Revolução financeira no agro

Estima-se que o agro brasileiro demanda R$ 600 bilhões de crédito a cada safra. O Plano Safra, crédito subsidiado ofertado pelo governo federal por meio do Banco do Brasil, supre aproximadamente R$ 200 bilhões. Os outros dois terços são financiados com recursos dos próprios fazendeiros e pelo mercado nas mais diversas modalidades. A novidade das últimas safras tem sido o interesse das fintechs, empresas de alta tecnologia de serviços financeiros, em financiar a atividade agropecuária. Até aqui, esse nicho é quase exclusividade das grandes tradings de commodities agrícolas, bancos especializados e algumas gestoras de fundos internacionais.

O interesse surgiu diante da enorme demanda, a aptidão da indústria do agro pelo uso de tecnologias modernas em seus processos produtivos, perspectivas de boa lucratividade, aliados à alta liquidez de dinheiro no mercado de capitais nacional e internacional.

As startups entraram há muito tempo no mundo agro. Oferecem tecnologia de última geração para praticamente todas as etapas da longa cadeia produtiva do agro brasileiro. O crédito agrícola era a última fronteira a ser explorada. Levantamento divulgado pelo jornal Valor Econômico demonstra que existem no Brasil 1.125 empresas de tecnologia fornecendo serviços ao setor agropecuário. Dessas, 196 atuam antes da fazenda, 397 em atividades dentro da fazenda e 532 em atividades pós-produção. O portfólio de serviços é amplo: 53% tecnologias agropecuárias diversas, 22% novas tendências alimentares, 11% gestão agropecuária, 8% marketplace de vendas, 4% drones e apenas 2% serviços financeiros.

As chamadas agrofintechs nascem com um olho no campo e outro nas finanças. Apresentam potencial para aproximar o mercado de capitais do agronegócio, utilizando a expertise já desenvolvida no fornecimento de serviços financeiros mais ágeis e mais baratos para empresas e clientes dos bancos tradicionais. Promoveram uma verdadeira revolução no mercado financeiro brasileiro. Devem também ampliar as fontes privadas de financiamento dos negócios agropecuários, abrindo a possibilidade até mesmo de redução do atual patamar de juros do segmento.

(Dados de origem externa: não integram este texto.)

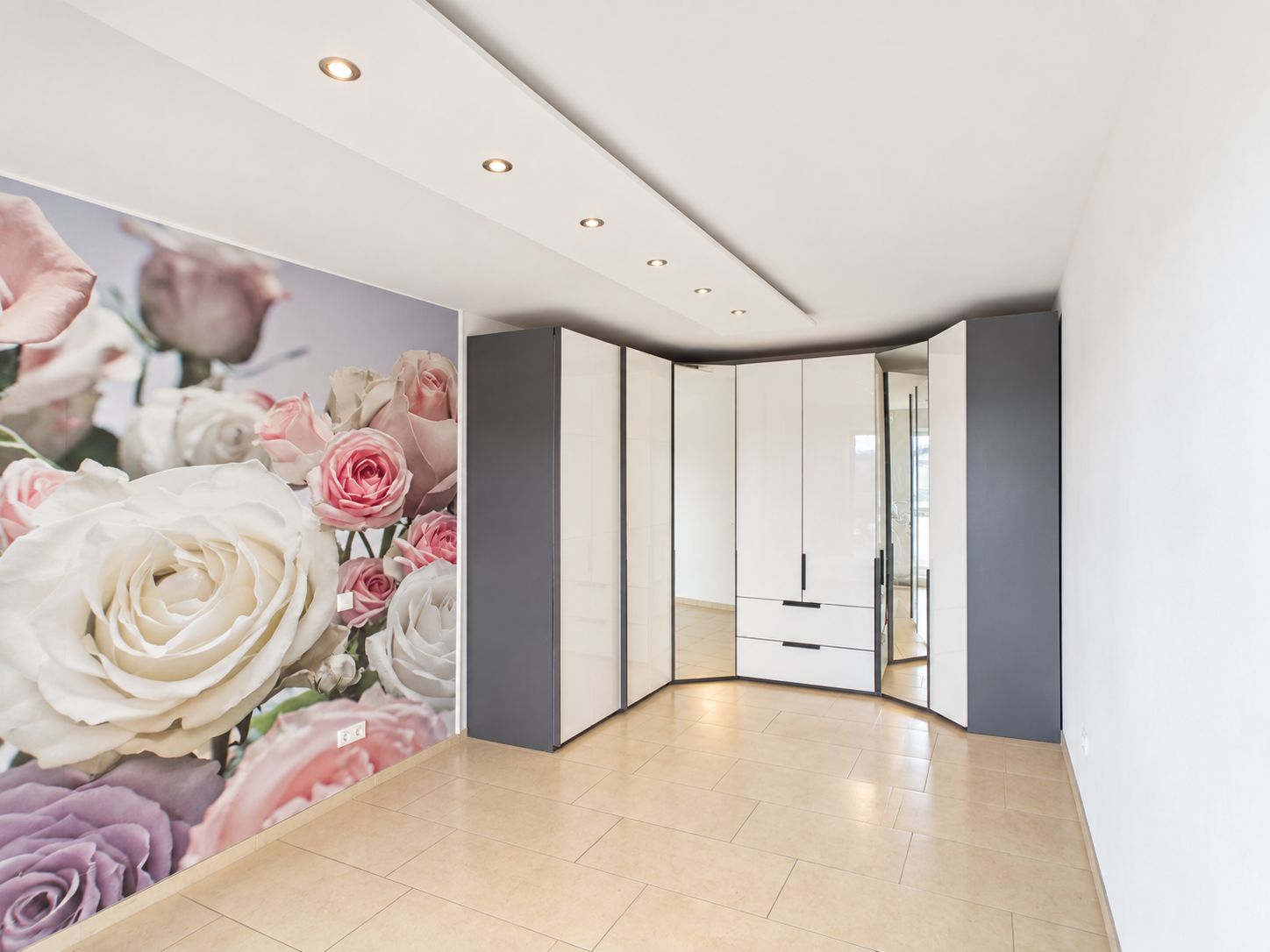 Leeres Zimmer mit großem Einbauschrank und Blumenfototapete an einer Wand.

As maiores fintechs e os grandes bancos privados do Brasil juntam-se e já anunciaram a criação de empresas totalmente voltadas à oferta de crédito ao produtor rural. O cenário tornou-se mais favorável com a entrada em vigor da nova “Lei do Agro” que permitiu, entre outras coisas, a emissão de Certificados de Recebíveis do Agronegócio – CRA em dólar. Com a redução dos juros, esses certificados tornaram-se mais populares entre os fazendeiros. Os agentes financeiros notaram também maior adesão dos produtores às ferramentas digitais durante a pandemia, criando o ambiente de negócios propício para empresas que têm como grande trunfo a redução de garantias e burocracias para fornecer crédito. Outra grande inovação prometida pelas agrofintechs será a parceria intensiva com as revendas de insumos (defensivos, fertilizantes, sementes) e cooperativas que atuarão como uma espécie de “correspondentes bancários locais” na captação, seleção de clientes e auxílio na análise de risco a partir do histórico de crédito de sua clientela. Essa parceria pode acelerar a aprovação do financiamento e emissão eletrônica da Cédula de Produtor Rural – CPR que será liquidada pelo tomador na venda do seu produto. Esperam reduzir ao máximo as operações casadas de entrega antecipada de grãos para compra de insumos. A vasta rede de revendas de insumos e cooperativas agrícolas, por sua vez, colocará à disposição as ferramentas tecnológicas que já usam para monitorar plantio, desenvolvimento e colheita da produção por imagens de satélites.

Analistas especializados em agronegócio olham com expectativa otimista a chegada das fintechs ao segmento agropecuário. Contam que elas vão proporcionar exposição positiva do setor, aproximá-lo do  mercado de capitais,  exigir melhorias na gestão dos negócios e, principalmente, aumentar a concorrência na oferta de crédito ao setor que mais tem avançado em produtividade e inovações tecnológicas nas últimas décadas.